## Set exercise
Rewrite every entry below, switching "ventilation grille" to "air vent" and leaving everything else unchanged. Omit the pictures from your answer.

(Dataset excerpt)
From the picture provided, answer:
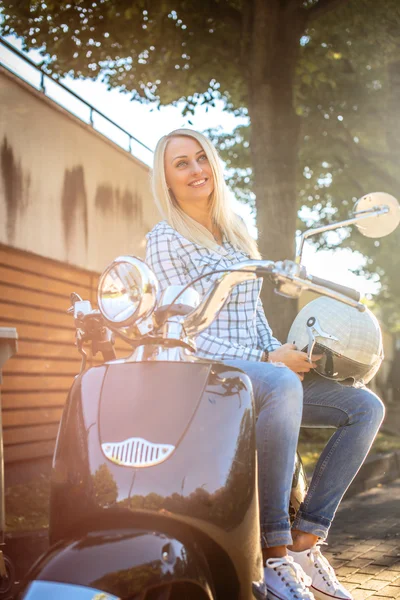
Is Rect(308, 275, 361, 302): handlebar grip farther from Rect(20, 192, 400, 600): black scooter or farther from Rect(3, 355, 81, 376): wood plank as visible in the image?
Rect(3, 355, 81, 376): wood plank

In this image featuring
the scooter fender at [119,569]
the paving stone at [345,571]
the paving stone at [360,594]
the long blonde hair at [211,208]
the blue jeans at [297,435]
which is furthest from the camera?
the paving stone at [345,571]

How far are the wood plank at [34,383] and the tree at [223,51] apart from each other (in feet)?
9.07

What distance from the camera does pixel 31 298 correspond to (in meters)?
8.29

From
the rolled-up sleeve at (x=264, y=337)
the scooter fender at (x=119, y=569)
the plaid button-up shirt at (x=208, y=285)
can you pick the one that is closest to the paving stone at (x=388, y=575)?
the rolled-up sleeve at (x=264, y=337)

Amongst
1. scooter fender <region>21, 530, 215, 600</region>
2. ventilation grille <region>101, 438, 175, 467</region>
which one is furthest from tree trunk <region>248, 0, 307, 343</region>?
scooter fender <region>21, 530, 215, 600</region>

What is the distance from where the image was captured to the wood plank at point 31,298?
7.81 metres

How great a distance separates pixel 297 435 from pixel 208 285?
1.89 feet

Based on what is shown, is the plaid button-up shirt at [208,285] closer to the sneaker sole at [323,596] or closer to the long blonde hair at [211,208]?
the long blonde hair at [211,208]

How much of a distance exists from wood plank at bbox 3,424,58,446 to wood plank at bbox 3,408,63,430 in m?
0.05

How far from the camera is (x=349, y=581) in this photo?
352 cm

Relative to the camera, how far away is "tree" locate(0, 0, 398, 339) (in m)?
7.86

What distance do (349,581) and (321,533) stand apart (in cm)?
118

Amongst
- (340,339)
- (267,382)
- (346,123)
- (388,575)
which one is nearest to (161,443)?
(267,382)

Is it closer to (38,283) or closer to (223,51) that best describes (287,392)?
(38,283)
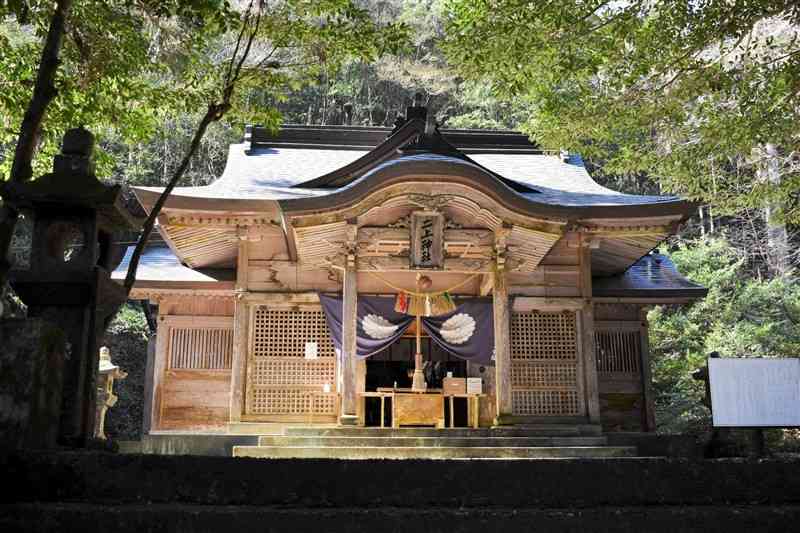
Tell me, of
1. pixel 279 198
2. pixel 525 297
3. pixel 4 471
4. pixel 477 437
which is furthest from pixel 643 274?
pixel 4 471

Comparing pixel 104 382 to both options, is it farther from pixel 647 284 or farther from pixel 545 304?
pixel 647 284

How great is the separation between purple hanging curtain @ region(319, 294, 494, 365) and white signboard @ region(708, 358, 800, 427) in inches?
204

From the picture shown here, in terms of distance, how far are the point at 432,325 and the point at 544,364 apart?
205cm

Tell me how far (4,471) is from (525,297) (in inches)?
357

## Result
From the picture provided, answer:
Is Rect(308, 275, 361, 302): handlebar grip farther from Rect(20, 192, 400, 600): black scooter or farther from Rect(3, 355, 81, 376): wood plank as visible in the image?
Rect(3, 355, 81, 376): wood plank

In this image featuring
the scooter fender at [119,569]
the paving stone at [345,571]
the paving stone at [360,594]
the long blonde hair at [211,208]
the blue jeans at [297,435]
which is furthest from the camera?
the paving stone at [345,571]

How far are the wood plank at [34,383] and the tree at [223,51] apart from each other (in feet)?
9.07

What distance from the camera does pixel 31 298 correspond to (in meters)?
8.29

From
the rolled-up sleeve at (x=264, y=337)
the scooter fender at (x=119, y=569)
the plaid button-up shirt at (x=208, y=285)
can you pick the one that is closest to the paving stone at (x=388, y=575)?
the rolled-up sleeve at (x=264, y=337)

Amongst
1. scooter fender <region>21, 530, 215, 600</region>
2. air vent <region>101, 438, 175, 467</region>
which one is furthest from tree trunk <region>248, 0, 307, 343</region>?
scooter fender <region>21, 530, 215, 600</region>

What is the distance from where the image was captured to the wood plank at point 31,298?
7.81 metres

How great a distance separates pixel 297 435 from pixel 208 285?
1.89 feet

Based on what is shown, is the plaid button-up shirt at [208,285] closer to the sneaker sole at [323,596] or closer to the long blonde hair at [211,208]?
the long blonde hair at [211,208]

How much of a distance exists from wood plank at bbox 3,424,58,446 to wood plank at bbox 3,408,63,430 in m?
0.05

How far from the camera is (x=349, y=581) in this photo?
352 cm

Relative to the camera, how far away is "tree" locate(0, 0, 398, 339) (in m)?
7.86

What distance do (349,581) and (321,533) stand apart (in cm)?
118

Amongst
- (340,339)
- (267,382)
- (346,123)
- (388,575)
which one is nearest to (161,443)?
(267,382)

Is it closer to (38,283) or closer to (223,51) that best describes (287,392)?
(38,283)
Tell me, of
1. pixel 279 198
2. pixel 525 297
3. pixel 4 471
4. pixel 477 437
which is furthest from pixel 643 274?
pixel 4 471

Comparing pixel 104 382 to both options, is it farther from pixel 647 284 or farther from pixel 545 304?
pixel 647 284

How great is the separation between purple hanging curtain @ region(319, 294, 494, 365) and white signboard @ region(708, 358, 800, 427) in inches?
204

From the picture shown here, in terms of distance, how far are the point at 432,325 and the point at 544,364 apart?
205cm

Tell me how far (4,471) is from (525,297) (in inches)?
357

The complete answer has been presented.